Chancellor Steps Down

Over the summer, Chancellor Marye Anne Fox announced plans to renounce her administrative position and return to the chemistry classroom after seven years on the job — eight years after June 2012, when she is scheduled to set down. Given that the average tenure of a chancellor is 4.5 years, she’s been here longer than most university leaders.

Which isn’t to say her tenure wasn’t successful.

Since her appointment in 2004, UCSD has launched $3.5 billion in construction projects — among them, Fox achieved her goal of building transfer housing. Recognition followed suit: Awards have been bestowed upon the UCSD community — Nobel, Pulitzer and MacArthur prizes — and Fox received the National Medal of Science at the White House last fall.

But Fox’s tenure wasn’t all sunshine and awards. Budget cuts, rising student fees and racial conflict were the source of heated protests, and we lost three top professors to Rice University because they offered them more money — a clear step backward for us academically.
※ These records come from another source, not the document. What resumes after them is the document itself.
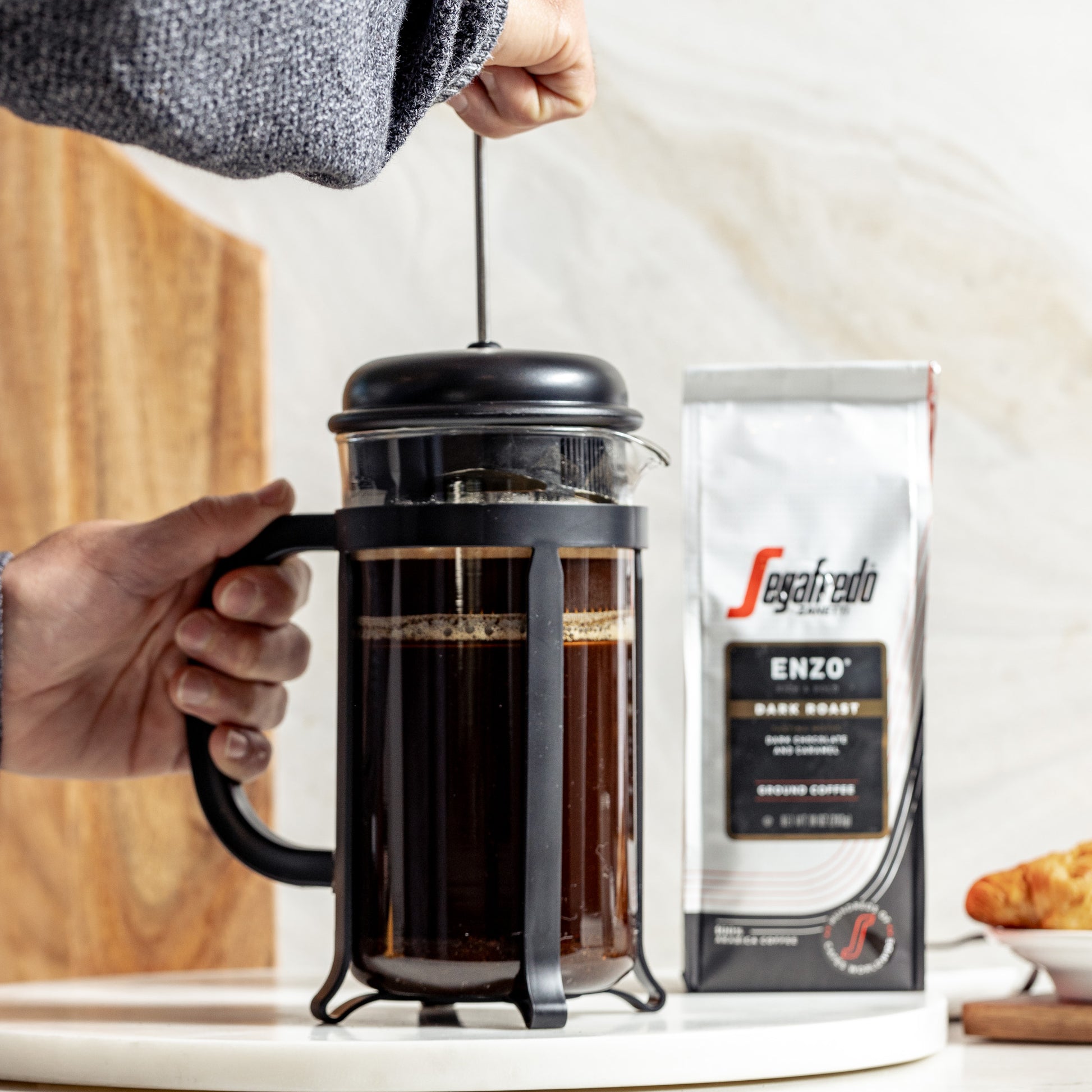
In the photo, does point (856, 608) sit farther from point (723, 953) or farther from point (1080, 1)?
point (1080, 1)

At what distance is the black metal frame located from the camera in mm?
620

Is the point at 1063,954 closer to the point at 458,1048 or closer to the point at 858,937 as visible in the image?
the point at 858,937

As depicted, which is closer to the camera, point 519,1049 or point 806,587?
point 519,1049

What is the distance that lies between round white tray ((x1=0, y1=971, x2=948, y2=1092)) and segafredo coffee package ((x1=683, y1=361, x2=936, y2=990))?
8 centimetres

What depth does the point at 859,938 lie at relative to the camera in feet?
2.60

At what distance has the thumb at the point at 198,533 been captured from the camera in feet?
2.57

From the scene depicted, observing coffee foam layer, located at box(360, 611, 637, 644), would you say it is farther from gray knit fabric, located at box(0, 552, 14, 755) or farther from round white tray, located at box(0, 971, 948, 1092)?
gray knit fabric, located at box(0, 552, 14, 755)

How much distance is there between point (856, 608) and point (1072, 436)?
425 mm

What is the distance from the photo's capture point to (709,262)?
1159 millimetres

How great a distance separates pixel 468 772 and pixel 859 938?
301mm

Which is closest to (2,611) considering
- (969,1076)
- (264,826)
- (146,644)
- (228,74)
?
(146,644)

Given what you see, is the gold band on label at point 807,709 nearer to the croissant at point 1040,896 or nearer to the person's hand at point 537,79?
the croissant at point 1040,896

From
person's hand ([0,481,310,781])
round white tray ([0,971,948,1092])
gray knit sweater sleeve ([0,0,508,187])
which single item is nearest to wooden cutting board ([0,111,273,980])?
person's hand ([0,481,310,781])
Most notably, the “Compton Cookout” and the string of racially charged incidents that followed in February 2010 left UCSD students with an indelible image of their university and those who run it. The Black Student Union roared outside the Chancellor’s Complex that winter, demanding that Fox address the lack of support and outreach for minority students.
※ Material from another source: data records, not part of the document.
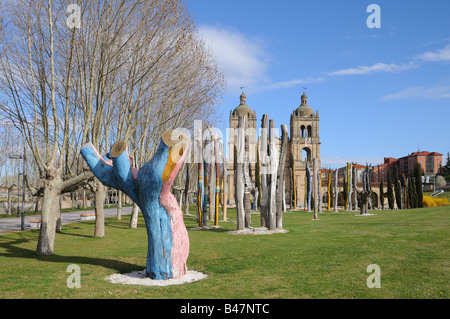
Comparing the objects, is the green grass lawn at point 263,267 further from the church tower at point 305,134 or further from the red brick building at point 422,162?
the red brick building at point 422,162

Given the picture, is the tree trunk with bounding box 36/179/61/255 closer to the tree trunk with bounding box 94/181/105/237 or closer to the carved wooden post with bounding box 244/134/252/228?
the tree trunk with bounding box 94/181/105/237

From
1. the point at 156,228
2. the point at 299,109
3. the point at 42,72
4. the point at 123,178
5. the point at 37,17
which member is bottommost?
the point at 156,228

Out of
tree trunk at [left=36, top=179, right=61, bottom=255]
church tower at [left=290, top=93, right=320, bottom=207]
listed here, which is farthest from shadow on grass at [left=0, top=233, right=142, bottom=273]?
church tower at [left=290, top=93, right=320, bottom=207]

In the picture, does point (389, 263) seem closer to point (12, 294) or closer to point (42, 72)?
point (12, 294)

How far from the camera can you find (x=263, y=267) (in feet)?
27.8

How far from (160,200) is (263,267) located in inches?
108

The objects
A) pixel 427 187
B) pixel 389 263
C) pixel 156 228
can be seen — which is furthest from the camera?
pixel 427 187

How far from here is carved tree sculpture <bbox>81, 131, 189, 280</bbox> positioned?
24.1 ft

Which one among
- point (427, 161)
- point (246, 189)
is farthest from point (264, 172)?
point (427, 161)

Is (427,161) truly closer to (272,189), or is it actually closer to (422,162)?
(422,162)

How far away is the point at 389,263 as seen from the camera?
8.27 metres

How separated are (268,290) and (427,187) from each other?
86.1m

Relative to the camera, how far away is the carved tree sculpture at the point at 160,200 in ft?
24.1
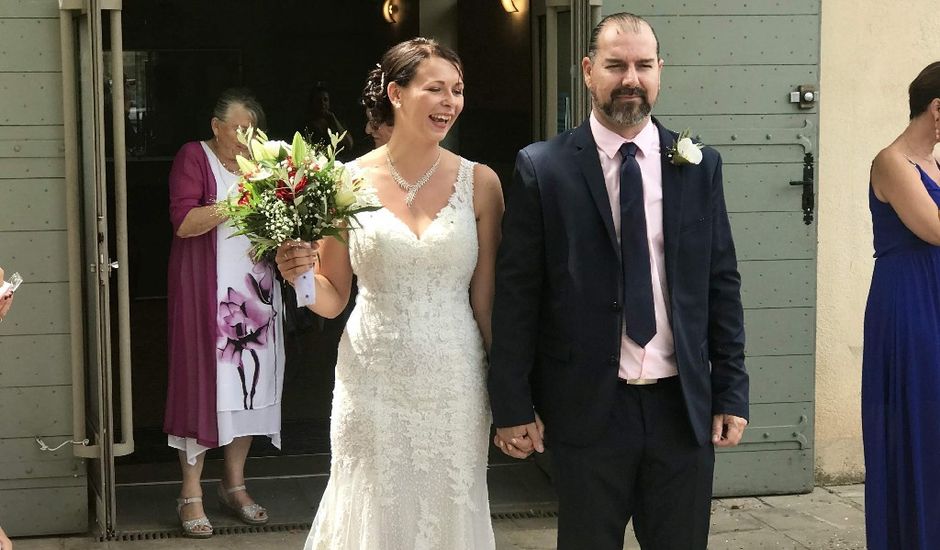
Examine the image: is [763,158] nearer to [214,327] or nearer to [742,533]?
[742,533]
That’s the kind of job that can wear a former professor out.

So as much as Fox has done for UCSD, it’s fair to expect her successor to be someone who understands the demands of the job. Preferably, the new chancellor can focus on internal conflicts like those that shaped Winter 2010, before they turn into national news, in addition to keeping the university competitive.

The big successes for UCSD —  acclaim, high-enrollment, big-budget projects — aren’t as bright in the face of student unrest. Now that we’re paying more for our education than ever, it’s time students demanded some input in the choice of our leader and figurehead — or at least choice in the issues we want prioritized — and the opportunity to offer feedback during this new appointment would be a great start.

Senate Passes Dream Act

In the midst of many political developments this summer (California redistricting, the debt ceiling crisis) came a big win for undocumented students. Assembly Bill 130 passed through Congress, giving said students access to privately funded scholarships.
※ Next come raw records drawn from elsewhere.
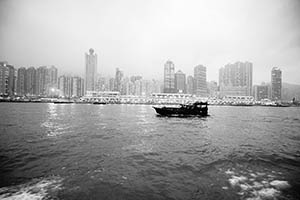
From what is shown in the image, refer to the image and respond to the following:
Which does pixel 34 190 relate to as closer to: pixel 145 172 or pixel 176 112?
pixel 145 172

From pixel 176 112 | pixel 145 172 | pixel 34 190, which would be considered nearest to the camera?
pixel 34 190

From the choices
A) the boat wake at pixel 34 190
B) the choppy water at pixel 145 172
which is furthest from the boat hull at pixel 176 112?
the boat wake at pixel 34 190

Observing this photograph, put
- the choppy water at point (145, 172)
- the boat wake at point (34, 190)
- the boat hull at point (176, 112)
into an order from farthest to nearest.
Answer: the boat hull at point (176, 112)
the choppy water at point (145, 172)
the boat wake at point (34, 190)

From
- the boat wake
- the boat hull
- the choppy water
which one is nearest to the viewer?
the boat wake

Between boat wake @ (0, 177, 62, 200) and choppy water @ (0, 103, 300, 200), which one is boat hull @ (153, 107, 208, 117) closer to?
choppy water @ (0, 103, 300, 200)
It’s a great victory for undocumented students, but it’s not over yet. Assembly Bill 131, a sister bill that would grant undocumented students access to state scholarships and grants, is now waiting on Gov. Jerry Brown’s signature. Brown’s initial support for the bill is waning due to the bill’s potential strain on the state budget, but that hasn’t stopped both sides from rehashing old — but perfectly legitimate — arguments. One side stands by the reasonable assertion that the state barely has enough money in its coffers to support its legal citizens — much less a wave of undocumented ones.
The other side, and the side we ultimately fall on, claims that the state investment in undocumented students would pay off in the long run. Many of these students did not come to this country of their own volition, and because they already have roots here, an education is the solid boost they need to become a productive member of society. This has already been proven with rulings in Plyer v. Doe and the passage of Assembly Bill 540, which allows undocumented students access to California public schools through the 12th grade and in-state tuition rates for state colleges, respectively. Not allowing these students to finish what they (and the state) have started will only damage the state economy and push these students into a permanent lower class.

Even if the bill is signed, the battle is far from over. These bills may give undocumented students a freshly minted college degree, but they still won’t be citizens — that’s still under Congressional jurisdiction. But until then, passing AB 131 will be a worthy step towards creating a more inclusive American dream.